Problems don’t come from going into the tunnel, but from staying on the outside of it, where the stress continues to build until it exhausts you. So I’ve been learning to find the safe spaces and moments to look at difficult things one by one. Though it’s been very painful, it turns out they haven’t swallowed me up or made me fall apart.
I’ve been thinking that the tunnel analogy applies to bigger psychological processes as well. There’s the tunnel of a particular emotion (like having a cry), and then there’s the emotional adjustment you make over time, like how little boys eventually settle down after a fairly predictable 8 weeks in a new place. That’s a tunnel that they come out the other side of! And apparently it’s pretty standard for things to feel a little bit more normal about a year after a death of a loved one.
It’s not that grief is over. Even though I’m a bit more functional now, I’m still sad and sensitive. The button keeps getting hit. There are days when I can’t coordinate myself to pick Elliot up from school and have to call on friends to help out. There are more tunnels on the path ahead, but human beings are made to survive, and if you do the work, you come out the other side. You feel a little more normal after a year because that’s how your body and brain works.
The expectation that I will be incapacitated forever might have a dark symmetry to it, as if getting stuck in darkness mirrors Red Twin’s death. But it turns out I am incapable of it. My body propels me towards the light at the end of this first tunnel.
Understanding this helps to alleviate my guilt at having some functionality back in my life.
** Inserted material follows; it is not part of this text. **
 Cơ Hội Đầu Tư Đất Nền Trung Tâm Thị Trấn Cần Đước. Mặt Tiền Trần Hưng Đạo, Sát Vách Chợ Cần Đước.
It means I don’t have to feel like I’ve betrayed Red Twin when I occasionally wake up having slept peacefully, or that I’ve been disloyal to her when I have a burst of energy near my previous level. If emotions were caves maybe there would be cause to feel guilty, but it turns out, they’re tunnels.
Another thing I’m learning is that you don’t leave the person you lost on one end of the tunnel, and emerge on the other side without them. Talk of ‘moving on’ from the person or from the loss isn’t accurate or helpful. More on that to come.
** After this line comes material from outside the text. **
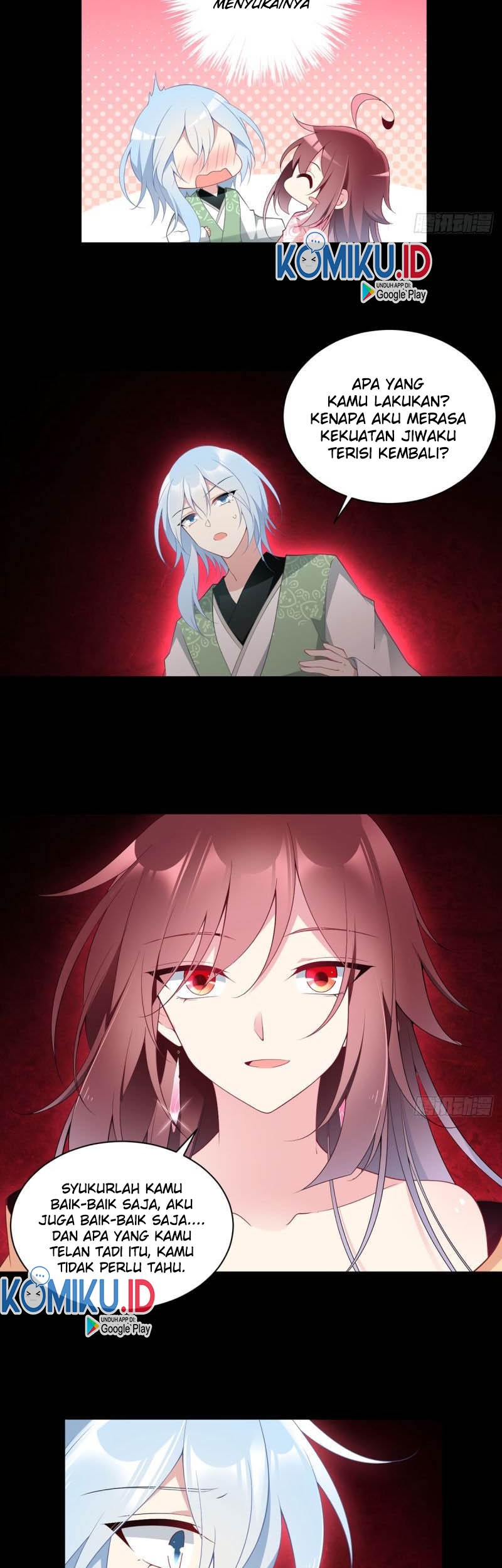 Meng Shi Zai Shang Chapter 169 - halaman 17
Categories: Written by Tamie
Tamie Davis
Tamie Davis is an Aussie living in Tanzania, writing at meetjesusatuni.com.
This is super helpful and struck a cord for me today. I felt the same conflicting emotions as I moved through my grief after Dad died.
I also used a tunnel analogy but differently. I had an image of a train tunnel with a cross at the end and told myself that while I was in the darkness of the tunnel as long as I trusted the driver (Jesus) i would find the light at the end. It was helpful and yet i think it was incomplete because I still have issues feeling any sort of negative or strong emotion today.
Reading your thoughts today I think i can see why, while I trusted God to get me through the tunnel, I stayed inside my ‘train’ and blocked anything from the outside from coming in. I never allowed the emotions to properly process. I was scared of them taking me over and I still am scared that if I allow anything negative I will be overcome.
I’ve been trying to stay in any emotion I feel, particularly negative ones, for as long as I can, at first it was fleeting before I pushed it away, but after a few months i can almost sit in an emotion for a few minutes, circumstances allowing.
Reshaping my thinking about emotions being tunnels and allowing myself to move through without fear of being stuck or lost in it will help even more.
Thank you for sharing your thoughts Tamie, I hope that sharing is helpful for you, maybe even part of the processing, rather than a burden or extra thing you have to think about.